(Saved entries)

▼

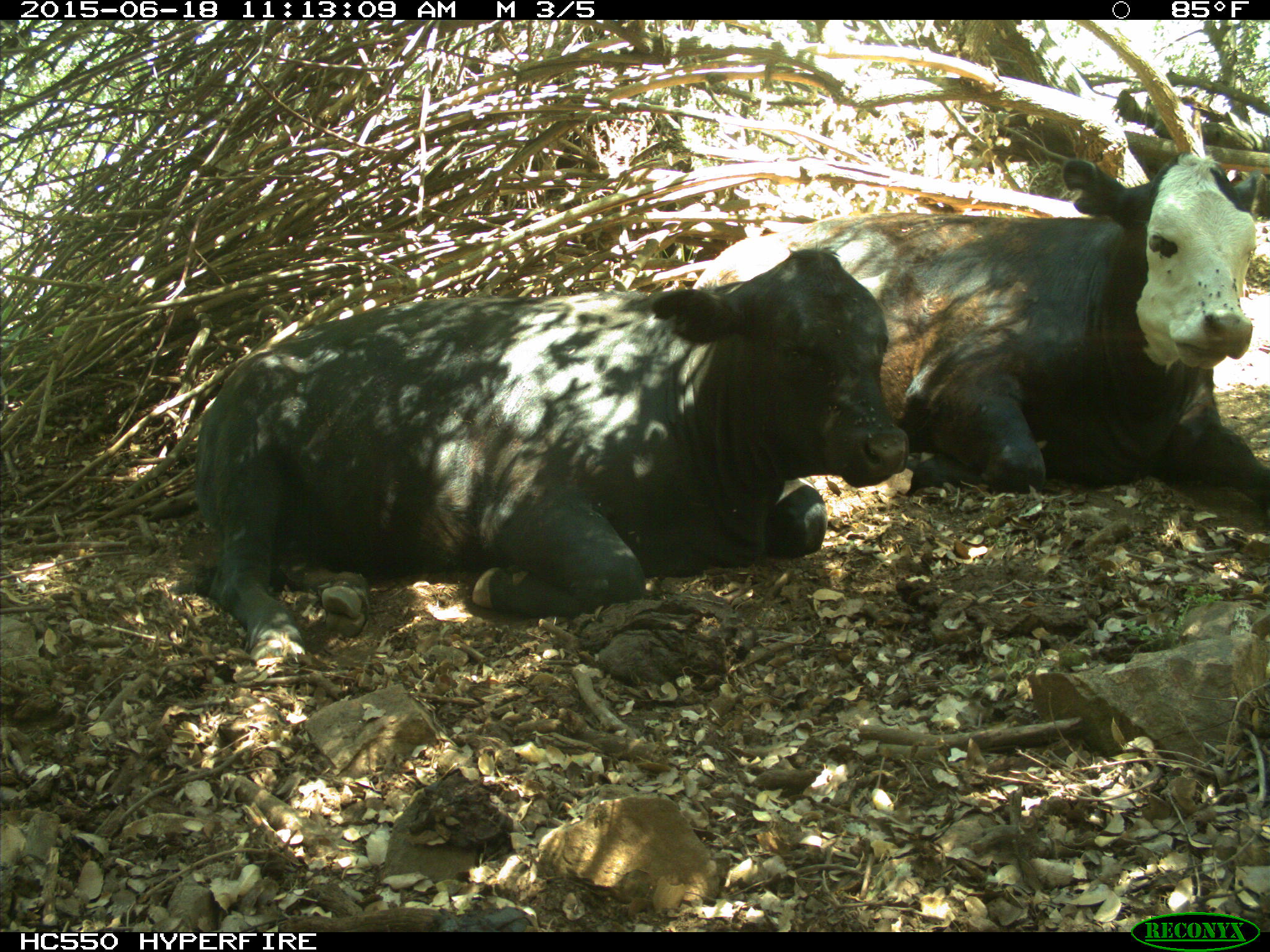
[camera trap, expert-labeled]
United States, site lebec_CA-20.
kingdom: Animalia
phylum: Chordata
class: Mammalia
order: Artiodactyla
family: Bovidae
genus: Bos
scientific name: Bos taurus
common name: domestic cow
Bos taurus (domestic cow).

▲

• _The task_
Restate, word for word, the entries above, dropping any picture.

• _Final answer_
[camera trap, expert-labeled]
United States, site lebec_CA-20.
kingdom: Animalia
phylum: Chordata
class: Mammalia
order: Artiodactyla
family: Bovidae
genus: Bos
scientific name: Bos taurus
common name: domestic cow
Bos taurus (domestic cow).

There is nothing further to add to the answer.